| Task |
Copy down everything below, from the line containing "What is the distance" through the final line, reproducing each line without any change.

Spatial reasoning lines
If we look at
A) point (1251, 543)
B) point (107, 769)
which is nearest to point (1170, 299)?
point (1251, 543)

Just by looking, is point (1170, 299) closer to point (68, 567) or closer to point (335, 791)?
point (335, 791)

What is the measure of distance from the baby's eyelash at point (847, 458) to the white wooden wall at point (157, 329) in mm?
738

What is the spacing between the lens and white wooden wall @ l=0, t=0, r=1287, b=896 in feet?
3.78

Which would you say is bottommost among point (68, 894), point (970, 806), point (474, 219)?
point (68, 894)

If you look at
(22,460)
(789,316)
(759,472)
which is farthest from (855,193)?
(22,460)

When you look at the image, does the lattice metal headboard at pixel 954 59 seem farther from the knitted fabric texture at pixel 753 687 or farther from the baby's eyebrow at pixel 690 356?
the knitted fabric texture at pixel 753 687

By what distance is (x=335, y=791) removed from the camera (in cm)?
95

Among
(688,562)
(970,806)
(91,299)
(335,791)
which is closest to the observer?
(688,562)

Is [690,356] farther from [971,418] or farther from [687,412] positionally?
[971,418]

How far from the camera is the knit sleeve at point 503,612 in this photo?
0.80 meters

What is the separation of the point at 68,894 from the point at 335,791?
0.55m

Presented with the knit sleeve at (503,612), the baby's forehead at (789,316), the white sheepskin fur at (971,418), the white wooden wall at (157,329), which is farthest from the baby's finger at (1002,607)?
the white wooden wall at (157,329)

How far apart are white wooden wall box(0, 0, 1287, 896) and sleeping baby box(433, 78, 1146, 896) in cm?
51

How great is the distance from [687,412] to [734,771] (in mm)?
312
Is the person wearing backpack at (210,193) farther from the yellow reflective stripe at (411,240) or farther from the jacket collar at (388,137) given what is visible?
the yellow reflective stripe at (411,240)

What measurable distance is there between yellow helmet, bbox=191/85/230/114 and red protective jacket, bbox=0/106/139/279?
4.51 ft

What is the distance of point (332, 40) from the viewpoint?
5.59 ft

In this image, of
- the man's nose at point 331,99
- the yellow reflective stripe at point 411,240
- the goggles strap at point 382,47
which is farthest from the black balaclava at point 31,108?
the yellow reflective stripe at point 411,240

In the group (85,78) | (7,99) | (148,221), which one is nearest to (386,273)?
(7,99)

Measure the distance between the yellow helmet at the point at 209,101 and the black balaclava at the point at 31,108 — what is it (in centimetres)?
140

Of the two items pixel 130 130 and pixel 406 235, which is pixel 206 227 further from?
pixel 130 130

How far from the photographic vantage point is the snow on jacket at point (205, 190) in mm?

| Exercise output |
What is the distance of point (332, 40) from the viewpoint?
5.59 ft

In this image, of
- the man's nose at point 331,99
- the yellow reflective stripe at point 411,240
- the goggles strap at point 382,47
which is farthest from the black balaclava at point 31,108?
the yellow reflective stripe at point 411,240

In the group (85,78) | (7,99) | (148,221), which one is nearest to (386,273)?
(7,99)

Measure the distance between the yellow helmet at the point at 209,101 and the black balaclava at the point at 31,108 — what is it (in centimetres)?
140

Of the two items pixel 130 130 and pixel 406 235, which is pixel 206 227 further from?
pixel 130 130

How far from the photographic vantage point is the snow on jacket at point (205, 190) in mm?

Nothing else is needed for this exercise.